Eu, Frankenstein

Eu, Frankenstein

O Monstro precisa de amigos

Duas tendências têm- se acentuado nas últimas décadas, no que diz respeito ao cinema de acção/ficção científica:

Uma é a proliferação de anti-heróis a ocupar a lugar dos heróis convencionais, a outra é a adaptação mais ou menos fiel dos velhos clássicos.

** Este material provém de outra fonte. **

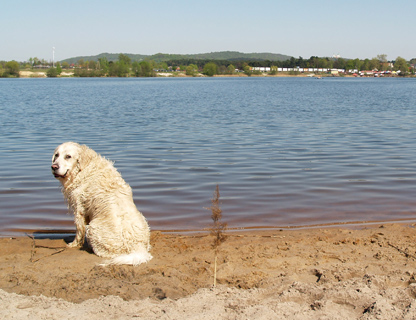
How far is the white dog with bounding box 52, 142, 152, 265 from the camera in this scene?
5965 mm

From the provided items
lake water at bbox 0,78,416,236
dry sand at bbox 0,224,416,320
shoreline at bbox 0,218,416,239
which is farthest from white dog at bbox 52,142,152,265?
lake water at bbox 0,78,416,236

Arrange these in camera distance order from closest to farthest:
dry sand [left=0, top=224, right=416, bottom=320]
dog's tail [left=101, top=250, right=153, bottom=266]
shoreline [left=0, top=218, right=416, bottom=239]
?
dry sand [left=0, top=224, right=416, bottom=320]
dog's tail [left=101, top=250, right=153, bottom=266]
shoreline [left=0, top=218, right=416, bottom=239]

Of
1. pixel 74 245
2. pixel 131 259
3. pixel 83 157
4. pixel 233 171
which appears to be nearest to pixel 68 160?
pixel 83 157

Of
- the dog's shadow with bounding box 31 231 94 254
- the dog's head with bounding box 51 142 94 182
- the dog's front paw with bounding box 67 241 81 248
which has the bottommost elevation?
the dog's shadow with bounding box 31 231 94 254

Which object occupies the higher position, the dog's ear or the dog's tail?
the dog's ear

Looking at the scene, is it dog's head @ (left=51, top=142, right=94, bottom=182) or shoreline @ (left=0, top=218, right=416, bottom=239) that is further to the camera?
shoreline @ (left=0, top=218, right=416, bottom=239)

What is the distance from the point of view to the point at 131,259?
5734mm

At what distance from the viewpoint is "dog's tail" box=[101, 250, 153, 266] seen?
5699 millimetres

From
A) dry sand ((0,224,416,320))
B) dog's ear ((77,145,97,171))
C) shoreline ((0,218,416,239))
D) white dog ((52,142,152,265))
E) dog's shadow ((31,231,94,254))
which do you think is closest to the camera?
dry sand ((0,224,416,320))

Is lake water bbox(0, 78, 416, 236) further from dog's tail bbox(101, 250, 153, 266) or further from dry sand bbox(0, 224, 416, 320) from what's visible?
dog's tail bbox(101, 250, 153, 266)

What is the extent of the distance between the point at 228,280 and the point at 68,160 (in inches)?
118

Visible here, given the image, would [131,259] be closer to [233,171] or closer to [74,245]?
[74,245]

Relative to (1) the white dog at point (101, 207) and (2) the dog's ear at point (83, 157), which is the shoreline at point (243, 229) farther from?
(2) the dog's ear at point (83, 157)

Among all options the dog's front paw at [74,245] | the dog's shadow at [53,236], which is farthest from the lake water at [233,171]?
the dog's front paw at [74,245]
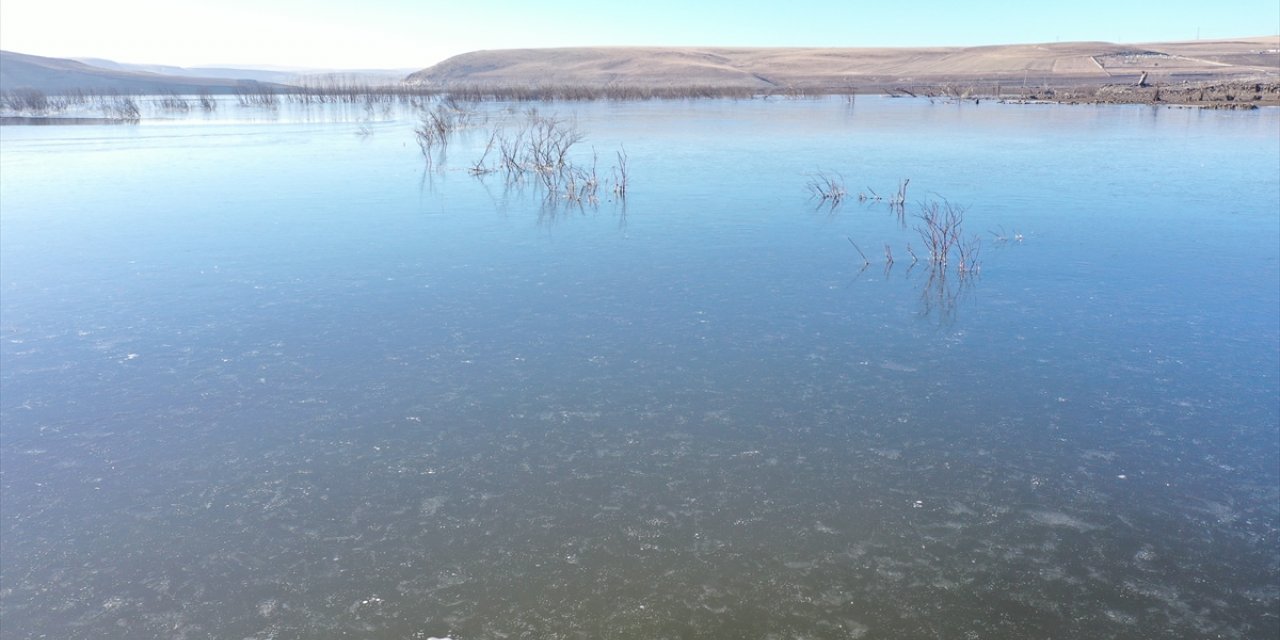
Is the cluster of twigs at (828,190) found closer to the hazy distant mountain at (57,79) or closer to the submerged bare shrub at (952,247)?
the submerged bare shrub at (952,247)

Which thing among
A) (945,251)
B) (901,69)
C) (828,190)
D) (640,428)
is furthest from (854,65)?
(640,428)

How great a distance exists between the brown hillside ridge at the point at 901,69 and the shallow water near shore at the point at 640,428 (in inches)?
1110

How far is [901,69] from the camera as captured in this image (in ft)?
233

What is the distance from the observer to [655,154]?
15.1 metres

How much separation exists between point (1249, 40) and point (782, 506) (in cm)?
9562

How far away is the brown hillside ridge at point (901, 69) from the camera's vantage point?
44.8 meters

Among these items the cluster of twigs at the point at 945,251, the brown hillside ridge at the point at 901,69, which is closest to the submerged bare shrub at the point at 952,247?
the cluster of twigs at the point at 945,251

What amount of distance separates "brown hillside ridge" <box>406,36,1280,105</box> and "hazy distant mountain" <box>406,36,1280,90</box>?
10 cm

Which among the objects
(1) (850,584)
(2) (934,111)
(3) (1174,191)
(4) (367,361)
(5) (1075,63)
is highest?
(5) (1075,63)

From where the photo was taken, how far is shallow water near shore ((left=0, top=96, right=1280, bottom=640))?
2.88 meters

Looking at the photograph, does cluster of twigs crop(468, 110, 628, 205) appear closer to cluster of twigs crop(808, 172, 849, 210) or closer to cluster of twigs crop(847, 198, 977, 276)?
cluster of twigs crop(808, 172, 849, 210)

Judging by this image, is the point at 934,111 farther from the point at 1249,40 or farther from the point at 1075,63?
the point at 1249,40

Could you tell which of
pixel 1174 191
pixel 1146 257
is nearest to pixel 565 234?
pixel 1146 257

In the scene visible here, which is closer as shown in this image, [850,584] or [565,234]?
[850,584]
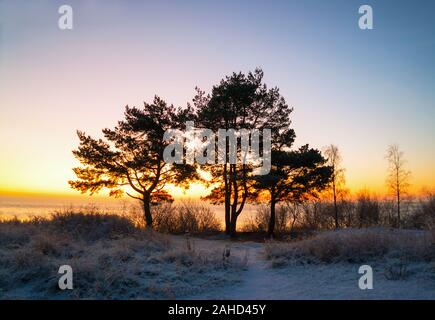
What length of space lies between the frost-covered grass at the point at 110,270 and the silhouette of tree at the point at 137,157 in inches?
447

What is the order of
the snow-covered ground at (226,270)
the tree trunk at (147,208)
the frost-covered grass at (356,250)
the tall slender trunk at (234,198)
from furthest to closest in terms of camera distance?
the tree trunk at (147,208) < the tall slender trunk at (234,198) < the frost-covered grass at (356,250) < the snow-covered ground at (226,270)

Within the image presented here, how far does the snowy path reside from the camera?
26.2 feet

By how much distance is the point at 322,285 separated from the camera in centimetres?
881

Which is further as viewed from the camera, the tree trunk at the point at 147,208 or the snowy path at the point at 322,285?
the tree trunk at the point at 147,208

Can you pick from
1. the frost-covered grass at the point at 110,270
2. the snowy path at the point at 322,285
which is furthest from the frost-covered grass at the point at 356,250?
the frost-covered grass at the point at 110,270

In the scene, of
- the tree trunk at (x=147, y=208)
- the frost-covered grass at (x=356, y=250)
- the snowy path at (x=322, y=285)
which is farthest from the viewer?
the tree trunk at (x=147, y=208)

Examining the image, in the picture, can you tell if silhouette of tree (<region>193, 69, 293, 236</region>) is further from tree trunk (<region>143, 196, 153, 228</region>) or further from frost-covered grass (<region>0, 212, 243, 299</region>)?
frost-covered grass (<region>0, 212, 243, 299</region>)

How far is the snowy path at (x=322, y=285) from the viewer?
26.2ft

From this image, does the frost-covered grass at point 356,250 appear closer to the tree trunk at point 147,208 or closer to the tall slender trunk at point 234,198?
the tall slender trunk at point 234,198

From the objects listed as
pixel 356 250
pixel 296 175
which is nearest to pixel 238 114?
pixel 296 175

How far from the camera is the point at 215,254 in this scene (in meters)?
11.9

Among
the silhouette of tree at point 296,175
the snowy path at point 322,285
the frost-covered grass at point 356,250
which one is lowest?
the snowy path at point 322,285

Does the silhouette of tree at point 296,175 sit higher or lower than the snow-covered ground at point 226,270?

Este “Eu, Frankenstein” no entanto é uma adaptação ao cinema, não da obra clássica de Mary Shelley, mas de uma novela gráfica de autoria de Kevin Grevioux, que embora partilhe uma atmosfera gótica com o original, está a muitas milhas da intensidade e do simbolismo da obra do Século XIX.

O escolhido para levar a bom porto esta epopeia neogótica foi Stuart Beattie (Piratas das Caraíbas – A Maldição do Pérola Negra; G.I. Joe – O Ataque dos Cobra; Piratas das Caraíbas – O Cofre do Homem Morto), que se junta ao próprio Kevin Grevioux para escrever o roteiro.

Curiosamente Kevin Grevioux é também o autor do screenplay da saga “Underworld” (partilham também os produtores) e isso nota-se.

Devo confessar que muito me agradam filmes com este tipo de estética gótica, onde vampiros e outras criaturas da noite se digladiam com as forças da luz…que neste caso são mais da penumbra.

Frankenstein é nesta versão, um ser aparentemente imortal e possuidor de recursos sobre-humanos que após ter sido traído pelo seu criador, enceta uma vingança que culmina com a morte do “seu pai” o amoral, Dr. Frankenstein.

Demonstrando respeito pelo falecido, Frankenstein (a criatura) tenta sepulta-lo no jazigo da sua família. É aí, que toma violentamente consciência de uma guerra secreta entre Demónios e Gárgulas que pode decidir o destino da humanidade.

“Eu, Frankenstein” tinha muita coisa a seu favor: Realizador, produtores e escritores que entendem da cepa; Aaron Eckhart e Bill Nighy, mas….A coisa não resulta.

Os efeitos especiais são o que se espera neste tipo de filmes e naturalmente são atraentes ao olho, o gótico está lá e a melancolia invade o ecrã, mas falta intensidade, drama e originalidade.

O filme é pequeno, mas mais do que isso é algo vazio.

Muitos clichés foram herdados de “Underworld”, como a estratificação social dos clãs envolvidos e a interpretação de Bill Nighy que sendo agora o Príncipe Naberius, não consegue deixar de ser o cruel Lord Viktor.

O que dizer da interpretação de Aaron Eckhart como Frankenstein?

Apagada.

Até um ser sem uma alma humana que vagueia pesadamente pelo cruel teatro da existência humana, tem de revelar maior profundidade que a apatia que Eckhart emprega para dar “vida” ou “morte” à personagem.

Uma oportunidade desperdiçada.

Com grande pena minha, sai com um Não Satisfaz.